I initially had a cleanup loop that unmounted each share individually and removed the directory from /mnt/. But, since this is a single-purpose VM that will never have anything mounted under /mnt/ other than the backup shares, I simplified it to umount -a -t nfs4 followed by a check that nothing is still mounted there before doing rm -rf /mnt/*. It's much simpler, and the safety check means I won't accidentally delete data if something didn't unmount properly. I'd also get a notification in Gotify if there were troubles unmounting.

The Full Script

The complete script along with the TrueNAS cron script and example .envs is available on GitHub.

Conclusion

It took me a while to get to part three of this series because I wanted to make sure that my workflow and script were actually fully functional and running for a while before presenting them to the world.

I used Claude to help work through some of the trickier parts of the script, particularly around the trap logic and error handling. If you're not using AI to help with this kind of thing yet I'd recommend giving it a shot. It's pretty good at finding edge cases and pointing out things you haven't thought of yet. You don't have to use all the suggestions it makes, but it's pretty handy and can save lots of time debugging.

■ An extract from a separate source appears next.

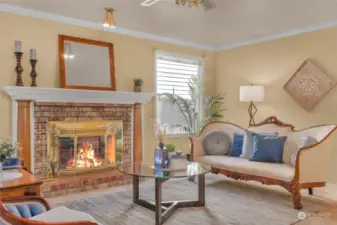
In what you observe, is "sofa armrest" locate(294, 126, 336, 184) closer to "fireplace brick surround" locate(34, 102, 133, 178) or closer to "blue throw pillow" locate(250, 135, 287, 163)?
"blue throw pillow" locate(250, 135, 287, 163)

I had a few little trip ups with the redundant notifications and nfs mounts, but a little bit of tweaking got things working quite well.

Now that I have this script set up and running nightly on TrueNAS I'm feeling pretty confident that I won't lose my data even if something catastrophic happened.

So now my TrueNAS migration is complete, and my data is safely backed up offsite every night. I may do a followup with improvements to this script down the line as I use it more, but for now I'm just glad that I have a solid backup solution in place and am running the newest version of TrueNAS Community Edition.